Available data:
=-=-=-=-=

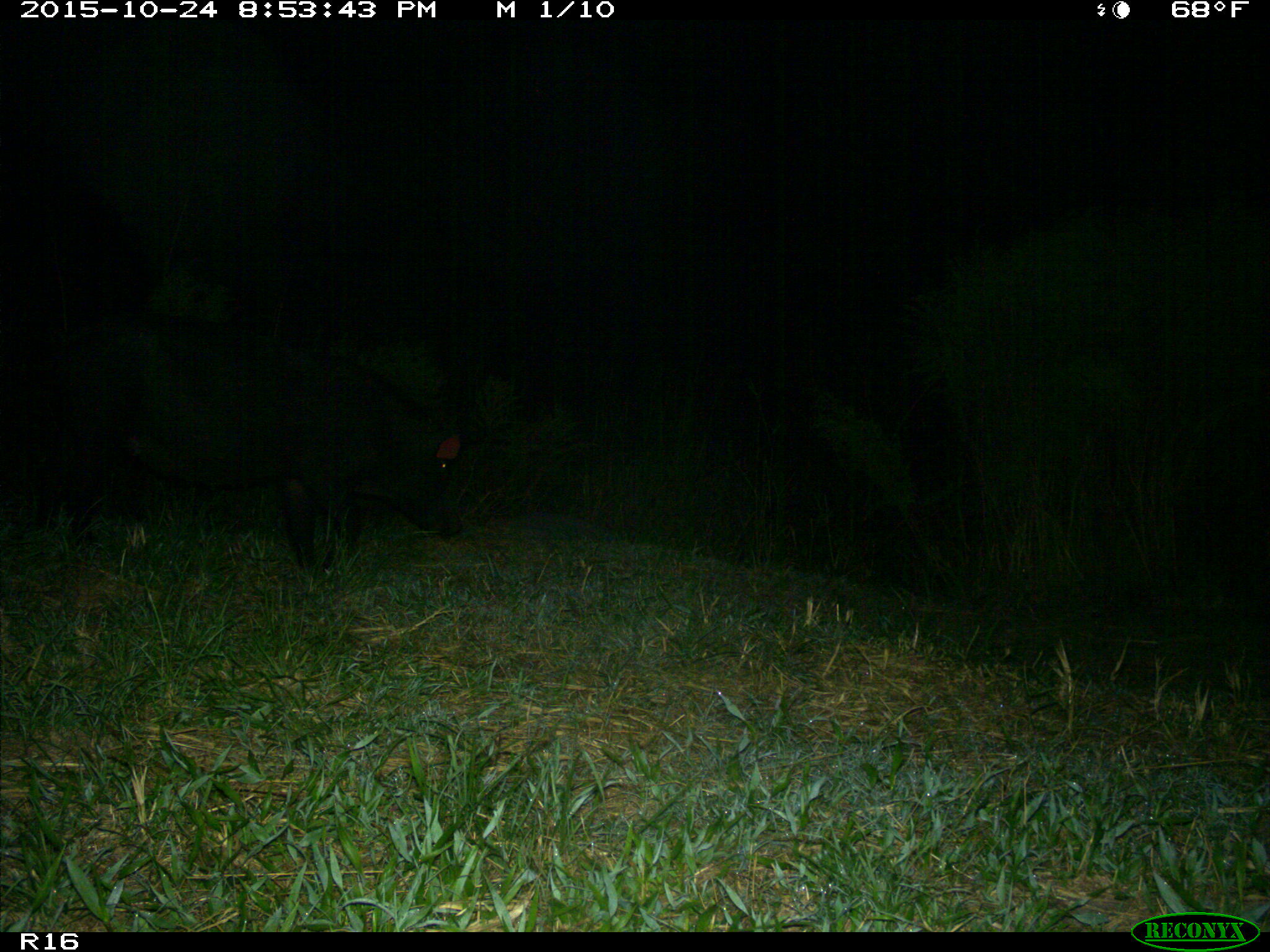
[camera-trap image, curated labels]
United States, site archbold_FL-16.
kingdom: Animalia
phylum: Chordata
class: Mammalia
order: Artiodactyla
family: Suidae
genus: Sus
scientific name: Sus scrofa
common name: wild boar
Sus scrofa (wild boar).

=-=-=-=-=

Instructions to follow: Reproduce only the lines from the line containing "class: Mammalia" to the last line of the material above, both of those lines included.

Answer:
class: Mammalia
order: Artiodactyla
family: Suidae
genus: Sus
scientific name: Sus scrofa
common name: wild boar
Sus scrofa (wild boar).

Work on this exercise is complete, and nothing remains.